Turn everything in the listing below, from the line containing "At what distance from green" down to the end of the listing, into a numbered list with one line per entry and no blank lines.

****************************************

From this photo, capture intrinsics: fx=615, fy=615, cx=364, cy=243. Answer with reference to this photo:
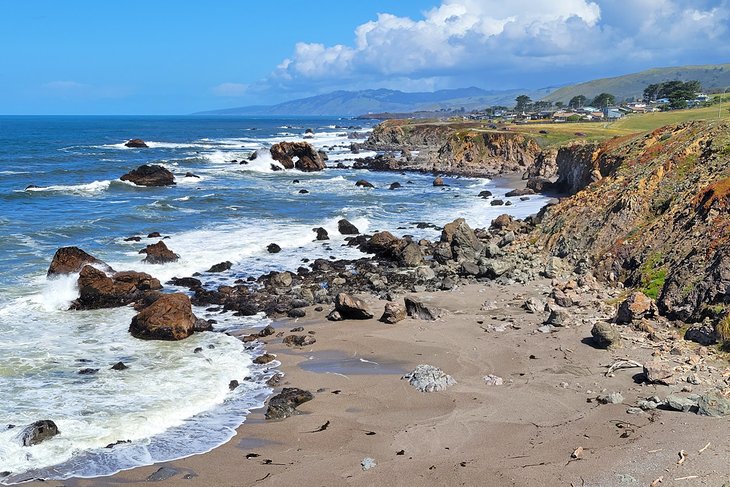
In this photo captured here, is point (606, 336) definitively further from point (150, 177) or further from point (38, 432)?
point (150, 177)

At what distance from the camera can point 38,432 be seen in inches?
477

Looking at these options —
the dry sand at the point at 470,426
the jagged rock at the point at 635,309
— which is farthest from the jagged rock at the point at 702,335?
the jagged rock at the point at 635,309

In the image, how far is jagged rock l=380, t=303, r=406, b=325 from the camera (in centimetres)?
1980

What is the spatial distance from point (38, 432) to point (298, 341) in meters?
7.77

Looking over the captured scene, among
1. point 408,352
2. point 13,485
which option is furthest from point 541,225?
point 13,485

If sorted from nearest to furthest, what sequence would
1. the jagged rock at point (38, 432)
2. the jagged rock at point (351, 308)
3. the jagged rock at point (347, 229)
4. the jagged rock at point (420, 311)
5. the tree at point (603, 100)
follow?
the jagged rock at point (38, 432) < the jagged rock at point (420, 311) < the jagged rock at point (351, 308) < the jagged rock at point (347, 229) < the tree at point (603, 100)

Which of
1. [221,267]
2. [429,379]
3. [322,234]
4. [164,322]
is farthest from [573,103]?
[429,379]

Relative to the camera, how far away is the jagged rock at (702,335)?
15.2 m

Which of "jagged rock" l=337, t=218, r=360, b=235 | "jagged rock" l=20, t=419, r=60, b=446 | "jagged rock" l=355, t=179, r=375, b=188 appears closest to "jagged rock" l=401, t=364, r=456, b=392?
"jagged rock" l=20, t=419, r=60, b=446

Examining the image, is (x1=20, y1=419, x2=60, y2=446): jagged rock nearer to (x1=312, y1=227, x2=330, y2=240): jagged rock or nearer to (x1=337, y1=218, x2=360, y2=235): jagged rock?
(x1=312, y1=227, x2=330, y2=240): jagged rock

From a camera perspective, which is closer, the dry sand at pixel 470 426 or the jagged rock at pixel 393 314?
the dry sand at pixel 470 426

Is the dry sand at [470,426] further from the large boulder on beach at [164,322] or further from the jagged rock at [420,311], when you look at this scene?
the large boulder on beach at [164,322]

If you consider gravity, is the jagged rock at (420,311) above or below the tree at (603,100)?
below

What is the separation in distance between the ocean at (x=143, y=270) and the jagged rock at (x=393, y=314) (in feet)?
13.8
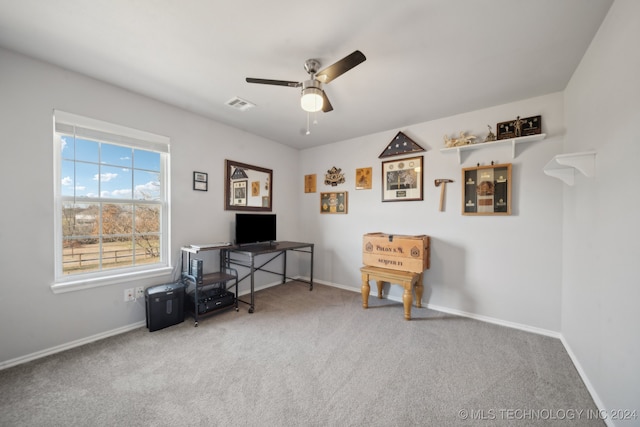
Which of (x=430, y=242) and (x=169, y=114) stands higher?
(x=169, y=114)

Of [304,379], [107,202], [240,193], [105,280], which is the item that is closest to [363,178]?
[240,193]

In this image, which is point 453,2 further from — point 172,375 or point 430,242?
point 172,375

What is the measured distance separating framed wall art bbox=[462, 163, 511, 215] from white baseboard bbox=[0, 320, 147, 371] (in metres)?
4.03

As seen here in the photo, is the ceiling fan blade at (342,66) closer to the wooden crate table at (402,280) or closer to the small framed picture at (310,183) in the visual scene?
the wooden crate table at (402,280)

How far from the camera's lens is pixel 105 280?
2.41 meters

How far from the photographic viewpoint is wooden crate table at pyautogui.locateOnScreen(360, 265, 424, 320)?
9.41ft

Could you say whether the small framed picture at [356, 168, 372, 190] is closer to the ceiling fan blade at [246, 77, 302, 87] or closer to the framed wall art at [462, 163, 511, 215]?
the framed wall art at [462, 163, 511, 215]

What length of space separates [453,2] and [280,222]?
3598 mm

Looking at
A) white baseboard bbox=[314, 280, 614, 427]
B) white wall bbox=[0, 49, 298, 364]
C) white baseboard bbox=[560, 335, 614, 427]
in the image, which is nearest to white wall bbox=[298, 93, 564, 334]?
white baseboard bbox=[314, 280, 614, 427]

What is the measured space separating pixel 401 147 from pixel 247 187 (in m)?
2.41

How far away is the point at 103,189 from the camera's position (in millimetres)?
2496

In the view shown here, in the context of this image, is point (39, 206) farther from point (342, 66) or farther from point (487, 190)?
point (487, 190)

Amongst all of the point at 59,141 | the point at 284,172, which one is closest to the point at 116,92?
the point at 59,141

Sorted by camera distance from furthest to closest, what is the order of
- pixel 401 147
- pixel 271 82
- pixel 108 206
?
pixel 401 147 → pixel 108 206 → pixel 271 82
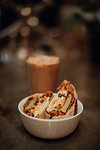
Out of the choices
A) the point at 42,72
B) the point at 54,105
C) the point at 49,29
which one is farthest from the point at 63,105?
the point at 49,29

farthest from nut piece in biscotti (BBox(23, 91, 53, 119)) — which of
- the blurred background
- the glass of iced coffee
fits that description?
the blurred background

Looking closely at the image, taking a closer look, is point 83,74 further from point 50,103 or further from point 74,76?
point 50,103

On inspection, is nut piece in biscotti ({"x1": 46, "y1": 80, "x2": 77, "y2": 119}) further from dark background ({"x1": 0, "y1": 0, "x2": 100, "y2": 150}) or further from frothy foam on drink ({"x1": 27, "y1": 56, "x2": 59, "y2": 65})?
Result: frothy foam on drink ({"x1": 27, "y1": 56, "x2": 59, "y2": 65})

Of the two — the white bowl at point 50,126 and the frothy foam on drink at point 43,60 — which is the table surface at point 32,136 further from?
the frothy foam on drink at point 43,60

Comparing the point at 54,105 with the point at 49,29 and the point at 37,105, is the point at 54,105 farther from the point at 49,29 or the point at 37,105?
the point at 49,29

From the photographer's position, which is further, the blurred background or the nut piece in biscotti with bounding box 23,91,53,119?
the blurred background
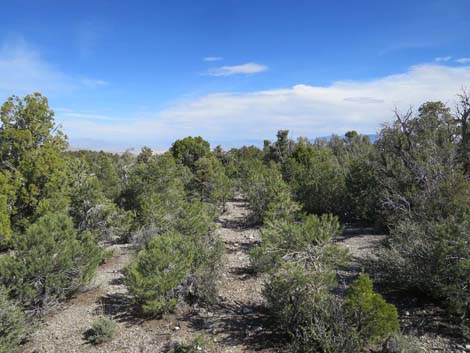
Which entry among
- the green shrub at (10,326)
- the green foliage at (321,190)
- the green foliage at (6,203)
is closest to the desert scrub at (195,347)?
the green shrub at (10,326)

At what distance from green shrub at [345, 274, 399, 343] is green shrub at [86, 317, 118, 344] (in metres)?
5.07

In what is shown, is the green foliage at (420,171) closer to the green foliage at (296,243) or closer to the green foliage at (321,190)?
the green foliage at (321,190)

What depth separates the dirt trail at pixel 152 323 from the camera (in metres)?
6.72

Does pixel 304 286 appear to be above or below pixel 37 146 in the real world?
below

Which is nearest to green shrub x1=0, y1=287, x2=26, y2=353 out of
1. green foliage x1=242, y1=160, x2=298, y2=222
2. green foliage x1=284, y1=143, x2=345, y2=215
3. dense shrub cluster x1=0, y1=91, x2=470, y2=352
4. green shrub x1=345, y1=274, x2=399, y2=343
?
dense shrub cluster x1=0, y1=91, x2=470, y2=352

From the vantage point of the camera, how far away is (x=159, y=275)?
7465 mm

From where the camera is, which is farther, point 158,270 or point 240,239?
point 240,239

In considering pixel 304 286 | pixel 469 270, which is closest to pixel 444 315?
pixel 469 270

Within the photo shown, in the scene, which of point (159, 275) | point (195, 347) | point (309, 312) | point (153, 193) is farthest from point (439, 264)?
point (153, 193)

****************************************

• _THE ANSWER_
1. At what distance from green shrub at [345, 274, 399, 343] is green shrub at [86, 317, 118, 344] (in metres)?
2. 5.07
3. In what is shown, is the green foliage at (420,171) closer to the green foliage at (296,243) or closer to the green foliage at (321,190)?
4. the green foliage at (321,190)
5. What depth separates the dirt trail at pixel 152 323 from the camera (in metres)?
6. 6.72
7. Does pixel 304 286 appear to be above or below pixel 37 146 in the real world?
8. below
9. Which is nearest to green shrub x1=0, y1=287, x2=26, y2=353 out of
10. 1. green foliage x1=242, y1=160, x2=298, y2=222
11. 2. green foliage x1=284, y1=143, x2=345, y2=215
12. 3. dense shrub cluster x1=0, y1=91, x2=470, y2=352
13. 4. green shrub x1=345, y1=274, x2=399, y2=343
14. ?
15. dense shrub cluster x1=0, y1=91, x2=470, y2=352
16. From the vantage point of the camera, how far away is (x=159, y=275)?
17. 7465 mm
18. From where the camera is, which is farther, point 158,270 or point 240,239?
19. point 240,239
20. In considering pixel 304 286 | pixel 469 270, which is closest to pixel 444 315?
21. pixel 469 270
22. Within the photo shown, in the scene, which of point (159, 275) | point (195, 347) | point (309, 312) | point (153, 193) is farthest from point (439, 264)?
23. point (153, 193)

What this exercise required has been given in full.